# The best way to remove leaves



## cape cod Todd (Jan 3, 2008)

Hello All 
WHAT is the best way to remove leaves and similar fall debri from the right of way? I have a friend who custom made a battery powered blower car and that works very well. I know another that uses one of the rail broom car kits that sweep and fling everything away. Lacking either of these high tech gizmos today I ran my aristo plow around and it cleared enough to keep anything following from derailing. 
When things get really bad I pull out the backpack blower and go to town. One year I put the leaves in hoppers and ran them down back to unload them into the woods. This didn't work very well because I was using a scale 1:20 rake!! 

What do you guys like best and what works better?
1 a blower car
2 a sweeper car
3 a plow gondola with a brick in it
4 the backpack leaf blower (though just a bit out of scale)
5 or pack it in til the spring and hopefully over the winter wind will blow the leaves to a neighbors yard.

Todd


----------



## Greg Elmassian (Jan 3, 2008)

I think it really depends on the leaves you have. I have some small leaves, about 2" and my sweeper does a great job, and it also generates enough "wind" to eventually get stuff out of the way. 

I also have a Magnolia tree, with longer and larger leaves which don't move as easily, but it's only a 15-20 foot tree, so not so many leaves. 

Now, my friend RJ has big leaves and lots of them... a vacuum unit (less messy than a blower) gets them out of the way most efficiently. (If I have been lax, this is what I use too) 

So really depends on the number and size. 

Regards, Greg


----------



## chuck n (Jan 2, 2008)

I use a spring steel leaf rake with a normal handle, but the width of the rake head is only 10 inches. It works very nice just raking along the track. My leaf blower removes as much ballast as it does leaves. I do use the blower and a regular rake away from the track when it becomes necessary.

I think that the small headed rake is designed for getting leaves and other debris out of shrubs and hedges.

Chuck N


----------



## DennisB (Jan 2, 2008)

I have a leaf blower vac with a 2 speed motor. I run it over the rails and it pretty much does a good job. Regards, Dennis.


----------



## Trains (Jan 2, 2008)

18 volt Black and Decker blower


----------



## smcgill (Jan 2, 2008)

[url="


----------



## Bob Pero (Jan 13, 2008)

We have Live Oak trees which do a "super drop" in February. These are small leaves, so I start with the shop vac and finish with a quick shot from my leaf blower. During the rest of the year, we get some leaf drop, but the blower takes care of it.

# # # # # # #

* [Challenges]
- A) In the leaf-removal thread, how wide is the head of the rake that chuck n uses along the track?
- B) Reproduce the passage from the leaf-removal thread that begins at the words "I think it really" and stops after "of the way.".

* [Material provided]
# # # # # # #

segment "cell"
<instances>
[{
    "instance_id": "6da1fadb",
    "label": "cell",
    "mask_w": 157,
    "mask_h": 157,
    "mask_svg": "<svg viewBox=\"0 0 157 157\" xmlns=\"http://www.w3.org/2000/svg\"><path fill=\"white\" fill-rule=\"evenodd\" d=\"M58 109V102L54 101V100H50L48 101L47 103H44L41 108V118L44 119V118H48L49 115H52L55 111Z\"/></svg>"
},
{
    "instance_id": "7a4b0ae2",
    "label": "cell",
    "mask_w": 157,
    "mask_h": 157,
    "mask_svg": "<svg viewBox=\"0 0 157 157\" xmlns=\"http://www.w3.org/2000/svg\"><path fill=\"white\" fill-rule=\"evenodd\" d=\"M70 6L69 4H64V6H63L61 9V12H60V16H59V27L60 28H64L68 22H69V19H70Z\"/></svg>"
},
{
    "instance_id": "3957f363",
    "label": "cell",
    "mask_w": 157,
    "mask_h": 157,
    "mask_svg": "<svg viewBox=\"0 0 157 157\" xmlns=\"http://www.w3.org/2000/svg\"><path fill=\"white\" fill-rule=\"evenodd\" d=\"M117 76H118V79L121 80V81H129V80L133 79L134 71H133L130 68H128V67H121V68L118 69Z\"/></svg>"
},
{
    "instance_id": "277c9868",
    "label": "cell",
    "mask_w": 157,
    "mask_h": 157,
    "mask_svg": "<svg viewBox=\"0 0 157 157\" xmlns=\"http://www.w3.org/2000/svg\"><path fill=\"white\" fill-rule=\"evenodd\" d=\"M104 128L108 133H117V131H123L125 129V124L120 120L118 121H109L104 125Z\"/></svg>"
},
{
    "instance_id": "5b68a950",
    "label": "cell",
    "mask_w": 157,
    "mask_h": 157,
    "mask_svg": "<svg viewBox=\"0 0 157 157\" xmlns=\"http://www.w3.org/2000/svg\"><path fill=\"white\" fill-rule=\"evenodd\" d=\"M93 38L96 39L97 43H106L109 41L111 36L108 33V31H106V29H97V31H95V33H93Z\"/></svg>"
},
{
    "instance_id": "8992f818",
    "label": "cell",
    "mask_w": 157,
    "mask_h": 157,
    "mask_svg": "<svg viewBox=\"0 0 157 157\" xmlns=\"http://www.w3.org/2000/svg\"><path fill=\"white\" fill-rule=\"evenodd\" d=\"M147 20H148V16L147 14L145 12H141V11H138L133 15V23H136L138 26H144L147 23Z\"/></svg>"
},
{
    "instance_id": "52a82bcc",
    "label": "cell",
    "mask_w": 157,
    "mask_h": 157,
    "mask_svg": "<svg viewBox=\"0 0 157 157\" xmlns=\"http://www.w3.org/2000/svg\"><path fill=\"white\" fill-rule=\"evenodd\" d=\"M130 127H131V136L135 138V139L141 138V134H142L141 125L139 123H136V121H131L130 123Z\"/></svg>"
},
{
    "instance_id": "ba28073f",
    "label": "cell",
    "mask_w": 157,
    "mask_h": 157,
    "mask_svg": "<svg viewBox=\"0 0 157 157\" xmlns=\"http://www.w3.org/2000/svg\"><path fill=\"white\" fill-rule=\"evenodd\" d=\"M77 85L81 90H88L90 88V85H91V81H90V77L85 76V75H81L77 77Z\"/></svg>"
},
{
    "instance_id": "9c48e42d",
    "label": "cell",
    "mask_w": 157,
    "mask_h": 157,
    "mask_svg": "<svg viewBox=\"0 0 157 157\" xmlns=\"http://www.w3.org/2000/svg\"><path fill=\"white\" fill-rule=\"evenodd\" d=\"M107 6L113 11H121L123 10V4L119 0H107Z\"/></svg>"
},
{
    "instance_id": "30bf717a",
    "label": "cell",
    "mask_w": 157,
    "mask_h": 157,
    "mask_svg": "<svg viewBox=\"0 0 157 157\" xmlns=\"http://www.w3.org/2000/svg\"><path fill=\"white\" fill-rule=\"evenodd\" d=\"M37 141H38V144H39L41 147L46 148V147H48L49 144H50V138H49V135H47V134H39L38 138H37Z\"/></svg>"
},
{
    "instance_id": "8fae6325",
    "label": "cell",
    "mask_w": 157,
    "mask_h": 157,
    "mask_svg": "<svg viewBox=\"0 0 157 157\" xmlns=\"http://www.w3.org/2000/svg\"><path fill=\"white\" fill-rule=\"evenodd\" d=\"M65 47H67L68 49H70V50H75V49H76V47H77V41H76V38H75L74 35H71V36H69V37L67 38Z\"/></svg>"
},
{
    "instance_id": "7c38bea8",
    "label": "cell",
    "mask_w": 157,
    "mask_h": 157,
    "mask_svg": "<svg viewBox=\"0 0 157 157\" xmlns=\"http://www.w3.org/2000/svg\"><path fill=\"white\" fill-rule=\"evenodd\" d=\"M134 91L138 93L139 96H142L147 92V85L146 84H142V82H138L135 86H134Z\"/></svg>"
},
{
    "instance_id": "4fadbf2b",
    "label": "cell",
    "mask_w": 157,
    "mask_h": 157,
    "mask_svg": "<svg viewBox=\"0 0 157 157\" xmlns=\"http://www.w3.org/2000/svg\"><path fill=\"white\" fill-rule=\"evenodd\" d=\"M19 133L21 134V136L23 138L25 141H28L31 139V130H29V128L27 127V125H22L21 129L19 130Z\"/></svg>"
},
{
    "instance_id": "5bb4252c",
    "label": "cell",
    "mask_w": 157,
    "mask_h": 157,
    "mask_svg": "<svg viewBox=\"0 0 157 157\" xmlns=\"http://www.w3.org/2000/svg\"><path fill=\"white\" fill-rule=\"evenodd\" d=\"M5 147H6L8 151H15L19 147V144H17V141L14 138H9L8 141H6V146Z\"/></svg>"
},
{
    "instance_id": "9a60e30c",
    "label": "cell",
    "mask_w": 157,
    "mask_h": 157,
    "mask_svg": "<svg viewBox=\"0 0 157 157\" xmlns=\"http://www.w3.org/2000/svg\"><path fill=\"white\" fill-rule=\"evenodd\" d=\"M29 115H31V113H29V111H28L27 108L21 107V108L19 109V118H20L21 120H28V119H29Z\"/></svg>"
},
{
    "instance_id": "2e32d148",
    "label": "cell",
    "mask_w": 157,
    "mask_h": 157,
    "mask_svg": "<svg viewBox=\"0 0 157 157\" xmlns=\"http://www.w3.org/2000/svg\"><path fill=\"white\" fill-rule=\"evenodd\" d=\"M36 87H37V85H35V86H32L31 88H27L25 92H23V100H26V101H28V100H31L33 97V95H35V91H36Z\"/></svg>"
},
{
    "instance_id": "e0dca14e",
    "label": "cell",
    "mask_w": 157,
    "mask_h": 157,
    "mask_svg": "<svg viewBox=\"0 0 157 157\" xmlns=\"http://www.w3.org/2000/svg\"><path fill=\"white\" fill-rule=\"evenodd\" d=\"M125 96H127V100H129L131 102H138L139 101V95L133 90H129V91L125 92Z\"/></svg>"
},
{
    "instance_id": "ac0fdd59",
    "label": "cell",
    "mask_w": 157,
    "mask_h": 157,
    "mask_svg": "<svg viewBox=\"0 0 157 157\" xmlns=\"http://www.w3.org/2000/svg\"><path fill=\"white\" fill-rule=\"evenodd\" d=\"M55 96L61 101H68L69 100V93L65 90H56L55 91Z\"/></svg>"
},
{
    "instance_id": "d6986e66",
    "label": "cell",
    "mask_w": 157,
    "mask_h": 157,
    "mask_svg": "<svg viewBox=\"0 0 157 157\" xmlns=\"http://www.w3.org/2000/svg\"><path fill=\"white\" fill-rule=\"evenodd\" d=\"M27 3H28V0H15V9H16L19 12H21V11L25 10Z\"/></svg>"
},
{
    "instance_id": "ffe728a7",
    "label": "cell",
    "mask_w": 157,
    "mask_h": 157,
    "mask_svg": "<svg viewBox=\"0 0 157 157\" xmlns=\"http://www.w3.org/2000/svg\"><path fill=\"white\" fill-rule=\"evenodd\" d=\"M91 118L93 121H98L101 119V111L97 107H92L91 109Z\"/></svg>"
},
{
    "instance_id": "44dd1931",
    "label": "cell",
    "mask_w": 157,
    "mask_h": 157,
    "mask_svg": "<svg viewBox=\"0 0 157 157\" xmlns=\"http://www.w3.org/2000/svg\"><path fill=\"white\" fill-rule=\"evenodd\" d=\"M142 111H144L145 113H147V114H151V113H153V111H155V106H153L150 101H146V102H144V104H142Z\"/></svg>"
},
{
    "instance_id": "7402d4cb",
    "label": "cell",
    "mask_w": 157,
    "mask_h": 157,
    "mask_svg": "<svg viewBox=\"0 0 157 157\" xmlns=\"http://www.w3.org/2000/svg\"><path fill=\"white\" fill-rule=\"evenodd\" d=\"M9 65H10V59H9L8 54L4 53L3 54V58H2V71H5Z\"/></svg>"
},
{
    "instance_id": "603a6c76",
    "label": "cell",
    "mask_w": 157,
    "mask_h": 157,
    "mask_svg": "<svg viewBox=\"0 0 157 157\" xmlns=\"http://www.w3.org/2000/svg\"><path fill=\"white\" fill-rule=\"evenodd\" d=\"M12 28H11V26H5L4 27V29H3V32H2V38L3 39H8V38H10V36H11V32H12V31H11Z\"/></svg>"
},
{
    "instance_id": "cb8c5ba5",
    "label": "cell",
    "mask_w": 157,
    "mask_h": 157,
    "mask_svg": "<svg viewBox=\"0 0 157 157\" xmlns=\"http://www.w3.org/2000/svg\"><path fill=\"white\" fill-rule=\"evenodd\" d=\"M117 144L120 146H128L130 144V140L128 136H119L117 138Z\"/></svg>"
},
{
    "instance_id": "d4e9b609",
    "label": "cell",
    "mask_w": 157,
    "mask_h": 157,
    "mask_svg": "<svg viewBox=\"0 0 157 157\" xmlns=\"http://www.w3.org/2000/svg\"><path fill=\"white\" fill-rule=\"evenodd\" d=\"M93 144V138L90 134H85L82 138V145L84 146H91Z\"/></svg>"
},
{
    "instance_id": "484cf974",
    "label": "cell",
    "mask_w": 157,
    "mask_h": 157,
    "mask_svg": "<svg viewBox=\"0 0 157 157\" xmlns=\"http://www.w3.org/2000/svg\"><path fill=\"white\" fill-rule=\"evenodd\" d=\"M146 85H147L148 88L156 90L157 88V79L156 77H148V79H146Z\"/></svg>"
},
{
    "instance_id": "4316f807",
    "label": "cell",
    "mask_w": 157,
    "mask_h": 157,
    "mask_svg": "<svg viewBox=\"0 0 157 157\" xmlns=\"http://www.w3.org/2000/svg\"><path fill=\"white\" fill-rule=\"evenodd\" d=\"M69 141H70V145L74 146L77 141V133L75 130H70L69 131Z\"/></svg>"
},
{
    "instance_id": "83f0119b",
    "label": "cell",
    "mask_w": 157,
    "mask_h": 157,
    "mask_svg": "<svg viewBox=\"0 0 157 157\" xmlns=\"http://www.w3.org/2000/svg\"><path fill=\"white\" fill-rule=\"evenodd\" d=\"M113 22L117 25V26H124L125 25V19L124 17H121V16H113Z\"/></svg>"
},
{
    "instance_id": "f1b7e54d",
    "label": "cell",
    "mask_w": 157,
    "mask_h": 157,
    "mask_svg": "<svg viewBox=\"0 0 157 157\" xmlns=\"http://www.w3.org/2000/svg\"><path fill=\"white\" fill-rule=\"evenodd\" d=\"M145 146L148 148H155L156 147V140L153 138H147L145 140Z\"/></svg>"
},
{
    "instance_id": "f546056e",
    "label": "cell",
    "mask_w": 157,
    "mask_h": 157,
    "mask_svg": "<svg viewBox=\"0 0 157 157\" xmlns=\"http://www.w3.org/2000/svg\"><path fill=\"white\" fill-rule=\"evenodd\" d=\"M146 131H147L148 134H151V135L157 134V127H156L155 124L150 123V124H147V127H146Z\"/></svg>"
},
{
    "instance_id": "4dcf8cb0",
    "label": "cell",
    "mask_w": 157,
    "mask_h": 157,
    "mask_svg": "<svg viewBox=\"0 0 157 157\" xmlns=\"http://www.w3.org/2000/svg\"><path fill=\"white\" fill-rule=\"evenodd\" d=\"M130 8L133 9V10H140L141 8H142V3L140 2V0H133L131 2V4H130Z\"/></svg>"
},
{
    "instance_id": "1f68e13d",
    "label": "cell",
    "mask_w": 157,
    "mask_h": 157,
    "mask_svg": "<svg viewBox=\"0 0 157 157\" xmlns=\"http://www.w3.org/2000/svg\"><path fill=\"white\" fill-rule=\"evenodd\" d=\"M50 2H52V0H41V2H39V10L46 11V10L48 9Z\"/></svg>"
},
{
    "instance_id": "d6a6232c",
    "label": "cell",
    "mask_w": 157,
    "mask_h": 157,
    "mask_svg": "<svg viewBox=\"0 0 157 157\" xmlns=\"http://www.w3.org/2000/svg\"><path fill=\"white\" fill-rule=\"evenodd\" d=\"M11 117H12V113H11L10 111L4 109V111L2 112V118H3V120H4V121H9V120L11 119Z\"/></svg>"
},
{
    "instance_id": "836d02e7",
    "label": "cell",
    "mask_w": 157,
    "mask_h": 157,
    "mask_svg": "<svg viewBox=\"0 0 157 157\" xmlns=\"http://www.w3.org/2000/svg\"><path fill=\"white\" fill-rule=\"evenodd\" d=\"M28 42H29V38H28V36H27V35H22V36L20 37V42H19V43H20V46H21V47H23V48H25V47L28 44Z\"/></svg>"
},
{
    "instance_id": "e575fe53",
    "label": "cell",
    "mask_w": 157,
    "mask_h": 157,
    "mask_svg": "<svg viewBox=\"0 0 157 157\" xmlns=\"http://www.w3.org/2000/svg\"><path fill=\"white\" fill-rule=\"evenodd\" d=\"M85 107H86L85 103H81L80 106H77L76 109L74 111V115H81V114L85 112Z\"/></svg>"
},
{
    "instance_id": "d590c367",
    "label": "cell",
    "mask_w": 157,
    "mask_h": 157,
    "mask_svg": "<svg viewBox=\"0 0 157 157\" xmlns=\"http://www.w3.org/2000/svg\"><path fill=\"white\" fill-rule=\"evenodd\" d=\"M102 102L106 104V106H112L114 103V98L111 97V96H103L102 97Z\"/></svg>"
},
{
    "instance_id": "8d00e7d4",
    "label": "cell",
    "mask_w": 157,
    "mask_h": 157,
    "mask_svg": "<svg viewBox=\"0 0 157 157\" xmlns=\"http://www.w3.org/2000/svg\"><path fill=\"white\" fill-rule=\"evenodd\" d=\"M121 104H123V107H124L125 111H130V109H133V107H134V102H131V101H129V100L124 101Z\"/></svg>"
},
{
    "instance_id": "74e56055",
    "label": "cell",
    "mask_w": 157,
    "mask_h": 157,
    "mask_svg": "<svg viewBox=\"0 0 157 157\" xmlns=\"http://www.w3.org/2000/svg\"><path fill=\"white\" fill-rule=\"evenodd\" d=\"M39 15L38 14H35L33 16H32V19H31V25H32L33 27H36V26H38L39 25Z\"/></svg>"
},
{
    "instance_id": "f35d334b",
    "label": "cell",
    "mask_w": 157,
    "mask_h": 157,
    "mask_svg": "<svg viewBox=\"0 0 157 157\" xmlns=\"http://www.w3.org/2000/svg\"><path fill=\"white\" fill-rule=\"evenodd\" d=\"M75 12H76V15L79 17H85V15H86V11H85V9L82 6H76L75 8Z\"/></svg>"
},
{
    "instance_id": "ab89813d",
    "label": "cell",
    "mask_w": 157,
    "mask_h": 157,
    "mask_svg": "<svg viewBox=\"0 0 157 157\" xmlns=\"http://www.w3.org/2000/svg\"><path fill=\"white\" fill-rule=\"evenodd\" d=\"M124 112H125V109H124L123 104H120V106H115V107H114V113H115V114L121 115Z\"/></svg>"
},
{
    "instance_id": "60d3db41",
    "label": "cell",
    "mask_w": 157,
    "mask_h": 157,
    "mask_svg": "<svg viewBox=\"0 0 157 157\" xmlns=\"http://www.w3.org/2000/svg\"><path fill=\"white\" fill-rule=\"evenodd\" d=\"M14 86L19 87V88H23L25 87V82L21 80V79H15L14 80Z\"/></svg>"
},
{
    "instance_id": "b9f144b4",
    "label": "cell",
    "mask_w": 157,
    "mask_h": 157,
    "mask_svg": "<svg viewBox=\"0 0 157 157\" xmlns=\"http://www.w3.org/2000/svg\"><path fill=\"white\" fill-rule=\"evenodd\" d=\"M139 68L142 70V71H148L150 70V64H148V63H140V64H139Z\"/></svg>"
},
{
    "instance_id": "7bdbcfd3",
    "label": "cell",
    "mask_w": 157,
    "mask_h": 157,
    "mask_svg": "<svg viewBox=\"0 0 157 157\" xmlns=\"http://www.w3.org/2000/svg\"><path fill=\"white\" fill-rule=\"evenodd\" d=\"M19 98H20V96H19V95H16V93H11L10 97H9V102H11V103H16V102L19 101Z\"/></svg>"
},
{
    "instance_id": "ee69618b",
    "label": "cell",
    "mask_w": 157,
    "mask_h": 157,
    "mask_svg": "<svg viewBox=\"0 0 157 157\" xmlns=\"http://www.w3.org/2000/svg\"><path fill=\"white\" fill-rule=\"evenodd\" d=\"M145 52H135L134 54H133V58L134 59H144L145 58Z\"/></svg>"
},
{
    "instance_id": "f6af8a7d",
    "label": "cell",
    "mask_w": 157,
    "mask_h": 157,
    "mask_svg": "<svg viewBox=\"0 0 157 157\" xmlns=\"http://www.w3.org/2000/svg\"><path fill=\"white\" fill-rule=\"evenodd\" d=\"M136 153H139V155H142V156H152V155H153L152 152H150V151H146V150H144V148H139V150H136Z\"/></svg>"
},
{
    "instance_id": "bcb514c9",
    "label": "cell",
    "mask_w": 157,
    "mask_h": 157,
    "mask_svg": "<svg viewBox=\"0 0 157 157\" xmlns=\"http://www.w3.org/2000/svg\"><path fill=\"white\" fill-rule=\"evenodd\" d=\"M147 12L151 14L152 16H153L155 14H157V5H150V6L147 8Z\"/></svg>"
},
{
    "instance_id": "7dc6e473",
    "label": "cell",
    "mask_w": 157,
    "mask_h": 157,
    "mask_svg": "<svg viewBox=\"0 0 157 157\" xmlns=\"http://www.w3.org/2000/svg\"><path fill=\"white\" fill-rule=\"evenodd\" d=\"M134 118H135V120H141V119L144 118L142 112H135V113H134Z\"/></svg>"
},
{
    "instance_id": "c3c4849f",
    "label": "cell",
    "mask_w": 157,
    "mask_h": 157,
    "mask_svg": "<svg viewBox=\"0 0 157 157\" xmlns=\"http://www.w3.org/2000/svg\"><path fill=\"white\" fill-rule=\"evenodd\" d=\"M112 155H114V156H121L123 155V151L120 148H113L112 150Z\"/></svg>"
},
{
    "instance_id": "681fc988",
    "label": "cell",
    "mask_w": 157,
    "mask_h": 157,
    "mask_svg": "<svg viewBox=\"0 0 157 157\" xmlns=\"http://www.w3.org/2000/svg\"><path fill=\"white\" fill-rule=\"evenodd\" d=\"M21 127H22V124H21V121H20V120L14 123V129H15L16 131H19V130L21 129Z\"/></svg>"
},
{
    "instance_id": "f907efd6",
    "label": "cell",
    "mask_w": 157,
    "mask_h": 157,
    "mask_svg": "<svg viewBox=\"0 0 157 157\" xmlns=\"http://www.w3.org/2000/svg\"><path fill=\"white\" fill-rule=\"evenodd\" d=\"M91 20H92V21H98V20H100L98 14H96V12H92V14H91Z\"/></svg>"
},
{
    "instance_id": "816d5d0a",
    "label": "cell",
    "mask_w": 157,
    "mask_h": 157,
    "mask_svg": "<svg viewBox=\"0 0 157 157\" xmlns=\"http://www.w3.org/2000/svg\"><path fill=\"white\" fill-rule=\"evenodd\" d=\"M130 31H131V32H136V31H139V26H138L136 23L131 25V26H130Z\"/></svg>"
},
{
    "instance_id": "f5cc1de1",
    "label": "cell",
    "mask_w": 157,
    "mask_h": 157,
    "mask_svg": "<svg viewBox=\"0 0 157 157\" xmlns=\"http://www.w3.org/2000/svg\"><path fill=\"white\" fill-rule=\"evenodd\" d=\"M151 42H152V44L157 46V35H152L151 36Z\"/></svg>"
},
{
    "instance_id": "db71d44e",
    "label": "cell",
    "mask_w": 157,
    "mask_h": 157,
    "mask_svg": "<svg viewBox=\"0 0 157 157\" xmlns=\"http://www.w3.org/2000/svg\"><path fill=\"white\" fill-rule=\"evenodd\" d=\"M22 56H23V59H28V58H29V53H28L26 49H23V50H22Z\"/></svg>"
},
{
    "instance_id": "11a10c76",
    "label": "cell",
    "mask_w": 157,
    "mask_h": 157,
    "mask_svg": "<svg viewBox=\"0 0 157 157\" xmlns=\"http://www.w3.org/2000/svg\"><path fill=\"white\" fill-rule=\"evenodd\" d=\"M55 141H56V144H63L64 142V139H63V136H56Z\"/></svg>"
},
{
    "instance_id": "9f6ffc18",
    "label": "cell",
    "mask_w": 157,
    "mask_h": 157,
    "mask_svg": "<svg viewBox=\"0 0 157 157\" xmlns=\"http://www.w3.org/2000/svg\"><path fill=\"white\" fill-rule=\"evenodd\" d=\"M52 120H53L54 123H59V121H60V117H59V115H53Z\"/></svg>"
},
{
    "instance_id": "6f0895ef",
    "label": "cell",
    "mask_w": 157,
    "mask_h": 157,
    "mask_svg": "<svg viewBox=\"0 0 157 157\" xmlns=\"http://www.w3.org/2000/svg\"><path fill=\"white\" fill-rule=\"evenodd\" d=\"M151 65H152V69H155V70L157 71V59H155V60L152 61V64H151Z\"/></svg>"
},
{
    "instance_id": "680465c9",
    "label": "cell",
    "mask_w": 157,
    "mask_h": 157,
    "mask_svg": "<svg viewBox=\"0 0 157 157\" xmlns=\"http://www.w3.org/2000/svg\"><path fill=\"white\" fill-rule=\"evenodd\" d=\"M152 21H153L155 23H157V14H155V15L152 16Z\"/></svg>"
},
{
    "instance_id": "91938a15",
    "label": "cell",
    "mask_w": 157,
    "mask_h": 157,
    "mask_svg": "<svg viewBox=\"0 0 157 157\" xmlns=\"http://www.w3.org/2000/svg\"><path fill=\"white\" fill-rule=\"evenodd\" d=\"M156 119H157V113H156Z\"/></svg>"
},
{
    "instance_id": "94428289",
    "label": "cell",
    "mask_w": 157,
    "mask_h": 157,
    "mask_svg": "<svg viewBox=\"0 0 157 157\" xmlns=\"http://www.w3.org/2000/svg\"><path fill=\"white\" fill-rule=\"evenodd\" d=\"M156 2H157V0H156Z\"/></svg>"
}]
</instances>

# # # # # # #

* [Answers for the tasks]
- A) The rake head is only 10 inches wide.

- B)
I think it really depends on the leaves you have. I have some small leaves, about 2" and my sweeper does a great job, and it also generates enough "wind" to eventually get stuff out of the way.